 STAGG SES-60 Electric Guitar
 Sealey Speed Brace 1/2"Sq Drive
==
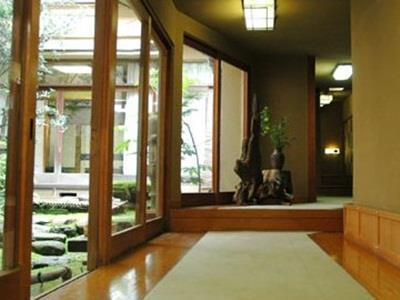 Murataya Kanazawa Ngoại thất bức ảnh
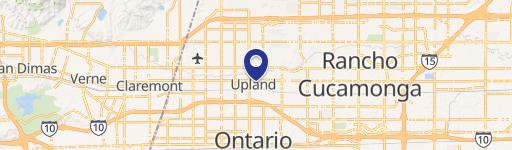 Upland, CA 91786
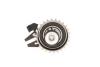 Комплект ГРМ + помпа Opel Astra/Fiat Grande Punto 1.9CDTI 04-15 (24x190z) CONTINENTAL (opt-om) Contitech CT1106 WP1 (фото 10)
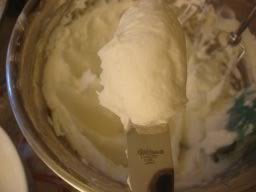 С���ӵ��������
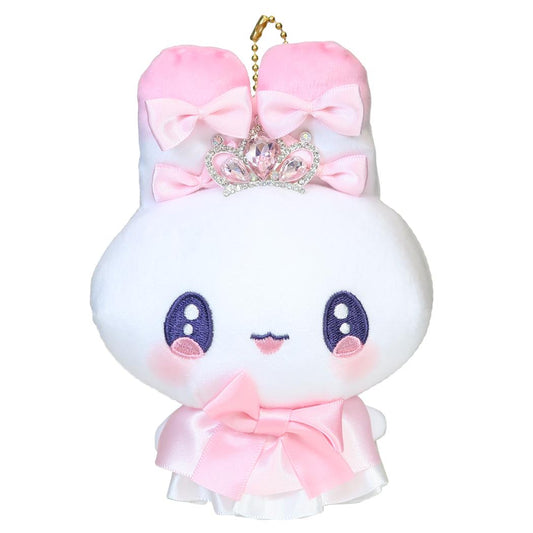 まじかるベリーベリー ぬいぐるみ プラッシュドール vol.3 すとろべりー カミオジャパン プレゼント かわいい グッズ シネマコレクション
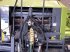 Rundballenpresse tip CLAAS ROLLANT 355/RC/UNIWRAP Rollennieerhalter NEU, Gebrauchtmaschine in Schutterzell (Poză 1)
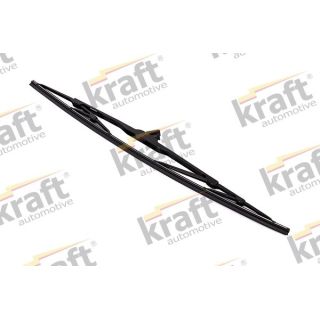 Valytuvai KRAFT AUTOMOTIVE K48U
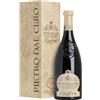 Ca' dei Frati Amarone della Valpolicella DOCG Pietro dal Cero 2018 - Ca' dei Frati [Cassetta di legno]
---
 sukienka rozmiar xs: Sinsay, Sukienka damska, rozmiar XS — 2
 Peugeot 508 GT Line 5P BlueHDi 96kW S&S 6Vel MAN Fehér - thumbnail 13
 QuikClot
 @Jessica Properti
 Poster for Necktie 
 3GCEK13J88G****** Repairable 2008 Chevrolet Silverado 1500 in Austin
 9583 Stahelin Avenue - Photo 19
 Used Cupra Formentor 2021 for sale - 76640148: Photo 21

# AIM OF THE TASK
Rewrite the entries from the line with "STAGG SES-60 Electric Guitar" up to and including the line with "Sealey Speed Brace", replacing "Electric" with "Acoustic" and leaving everything else unchanged. Give only those lines.

# YOUR SOLUTION
 STAGG SES-60 Acoustic Guitar
 Sealey Speed Brace 1/2"Sq Drive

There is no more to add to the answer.